The concert was centered on three musical themes, including Americana, songs of reflection and holiday music. While songs like “Deck the Halls” and “Praise His Holy Name” were seasonal, the other songs performed were an accumulation of work and concerts the group had performed prior to this concert, baritone Max Elkiss said.
“We do a lot of concerts throughout the year,” Elkiss said. “Essentially, this final concert that we have at the end of the semester is the culmination of all of the music we’ve prepared throughout the semester. It’s like a wrap-up.”
For Elliott Jones’ song “Under the Wide and Starry Sky,” bass Lewis Russell played a flute to accompany the group alongside accompanist Brian DeYoung.
Russell said his time in the limelight was intimidating but important.
“It’s a little nerve-wracking at first because you’re obviously someone who is being singled out and everyone is looking at you in that moment, but it’s really exciting at the same time,” Russell said. “You get to be featured (and) add a different color to the ensemble that wouldn’t normally be added just by singing.”
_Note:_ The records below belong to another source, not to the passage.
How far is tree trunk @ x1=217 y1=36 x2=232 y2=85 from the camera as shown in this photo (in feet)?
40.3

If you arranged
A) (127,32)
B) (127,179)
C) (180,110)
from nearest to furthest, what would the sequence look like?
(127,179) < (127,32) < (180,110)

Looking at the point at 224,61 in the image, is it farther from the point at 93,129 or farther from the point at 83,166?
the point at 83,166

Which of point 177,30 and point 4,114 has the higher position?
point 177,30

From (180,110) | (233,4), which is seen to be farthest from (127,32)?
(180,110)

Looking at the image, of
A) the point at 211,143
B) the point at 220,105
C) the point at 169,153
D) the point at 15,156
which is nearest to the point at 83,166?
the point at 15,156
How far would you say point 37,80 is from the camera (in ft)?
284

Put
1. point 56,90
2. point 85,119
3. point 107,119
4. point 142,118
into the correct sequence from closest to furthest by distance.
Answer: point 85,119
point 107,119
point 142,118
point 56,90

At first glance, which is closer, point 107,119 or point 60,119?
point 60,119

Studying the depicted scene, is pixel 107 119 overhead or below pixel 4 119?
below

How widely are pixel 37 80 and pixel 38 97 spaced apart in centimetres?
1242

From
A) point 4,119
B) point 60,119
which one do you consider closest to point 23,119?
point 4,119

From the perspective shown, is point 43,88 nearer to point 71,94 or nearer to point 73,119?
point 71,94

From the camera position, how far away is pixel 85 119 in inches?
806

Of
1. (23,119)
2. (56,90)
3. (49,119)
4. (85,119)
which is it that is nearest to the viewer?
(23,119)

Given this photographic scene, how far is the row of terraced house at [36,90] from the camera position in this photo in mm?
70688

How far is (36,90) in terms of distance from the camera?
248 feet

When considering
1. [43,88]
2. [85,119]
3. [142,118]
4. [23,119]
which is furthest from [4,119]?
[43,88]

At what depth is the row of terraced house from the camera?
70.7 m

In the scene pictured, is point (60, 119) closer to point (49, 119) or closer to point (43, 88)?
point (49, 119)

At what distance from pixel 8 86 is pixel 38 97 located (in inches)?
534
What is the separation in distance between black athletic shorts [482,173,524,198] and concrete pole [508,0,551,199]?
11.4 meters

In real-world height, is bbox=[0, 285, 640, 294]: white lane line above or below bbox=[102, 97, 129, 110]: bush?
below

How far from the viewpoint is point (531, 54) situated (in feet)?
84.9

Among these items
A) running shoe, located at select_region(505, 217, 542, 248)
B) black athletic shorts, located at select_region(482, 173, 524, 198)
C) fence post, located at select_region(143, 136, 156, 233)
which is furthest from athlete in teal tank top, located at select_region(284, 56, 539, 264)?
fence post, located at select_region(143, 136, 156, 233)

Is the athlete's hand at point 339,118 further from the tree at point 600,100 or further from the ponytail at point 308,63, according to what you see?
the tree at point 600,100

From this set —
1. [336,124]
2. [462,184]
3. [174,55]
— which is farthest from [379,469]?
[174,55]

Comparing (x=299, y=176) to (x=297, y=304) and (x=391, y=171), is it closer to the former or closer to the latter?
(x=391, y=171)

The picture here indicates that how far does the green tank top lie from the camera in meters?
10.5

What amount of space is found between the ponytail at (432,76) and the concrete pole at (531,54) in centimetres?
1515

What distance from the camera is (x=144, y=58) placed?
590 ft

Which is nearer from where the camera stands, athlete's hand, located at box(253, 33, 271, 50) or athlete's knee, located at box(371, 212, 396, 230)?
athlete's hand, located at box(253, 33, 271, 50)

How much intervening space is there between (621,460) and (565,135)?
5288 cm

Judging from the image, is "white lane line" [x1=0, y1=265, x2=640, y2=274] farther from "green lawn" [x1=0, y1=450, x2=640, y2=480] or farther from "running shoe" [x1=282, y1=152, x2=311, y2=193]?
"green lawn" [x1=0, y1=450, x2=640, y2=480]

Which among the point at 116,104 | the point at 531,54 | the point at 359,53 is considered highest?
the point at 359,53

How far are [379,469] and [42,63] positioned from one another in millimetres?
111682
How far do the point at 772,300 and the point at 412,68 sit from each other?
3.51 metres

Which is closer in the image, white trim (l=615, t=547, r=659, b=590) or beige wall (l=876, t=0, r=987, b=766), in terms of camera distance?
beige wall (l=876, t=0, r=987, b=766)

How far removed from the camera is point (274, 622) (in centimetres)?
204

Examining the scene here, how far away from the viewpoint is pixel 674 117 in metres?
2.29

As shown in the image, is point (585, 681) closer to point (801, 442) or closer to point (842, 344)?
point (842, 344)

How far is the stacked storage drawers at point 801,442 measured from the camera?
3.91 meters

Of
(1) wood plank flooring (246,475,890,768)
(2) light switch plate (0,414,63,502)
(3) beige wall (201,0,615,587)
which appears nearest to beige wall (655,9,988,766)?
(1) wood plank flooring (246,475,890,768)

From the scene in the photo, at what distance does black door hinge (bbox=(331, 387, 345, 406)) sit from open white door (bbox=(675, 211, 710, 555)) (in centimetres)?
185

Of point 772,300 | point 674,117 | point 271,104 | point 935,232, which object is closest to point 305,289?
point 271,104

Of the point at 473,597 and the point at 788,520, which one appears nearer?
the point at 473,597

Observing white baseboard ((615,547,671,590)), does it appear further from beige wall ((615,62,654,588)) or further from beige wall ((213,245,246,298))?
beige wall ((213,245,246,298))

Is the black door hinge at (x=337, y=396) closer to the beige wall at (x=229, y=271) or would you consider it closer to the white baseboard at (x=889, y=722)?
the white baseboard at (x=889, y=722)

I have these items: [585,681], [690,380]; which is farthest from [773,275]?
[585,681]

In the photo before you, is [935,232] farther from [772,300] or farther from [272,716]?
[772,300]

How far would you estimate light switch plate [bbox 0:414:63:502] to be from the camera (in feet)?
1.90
Elkiss’ favorite moment was performing “What Shall We Do With a Drunken Sailor?” to cap off the Americana section of the concert. Elkiss said with the song, which was high-energy and complex, he was able to let loose around his peers.
“'What Shall We Do With A Drunken Sailor?' is just hysterical,” Elkiss said. “It’s like you’re with your buddies and you’re being funny on stage, you’re singing and you’re just having a good time. It’s also a difficult piece, so it’s not just fun to do, but it’s very impressive to do.”
Closing the night with holiday music, the men dropped their music and swayed to Keith Hampton’s “Praise His Holy Name.” After the men clapped through the song and filed out of the auditorium, there was one resounding hope, Russell said: that the audience had fun.
“I hope they just had a good time and enjoyed the music,” Russell said. “I’m one for believing that music can be interpreted in multiple ways. … Although the final song was a gospel piece, we wanted people to think of everything in their lives that they were happy for and feel blessed.”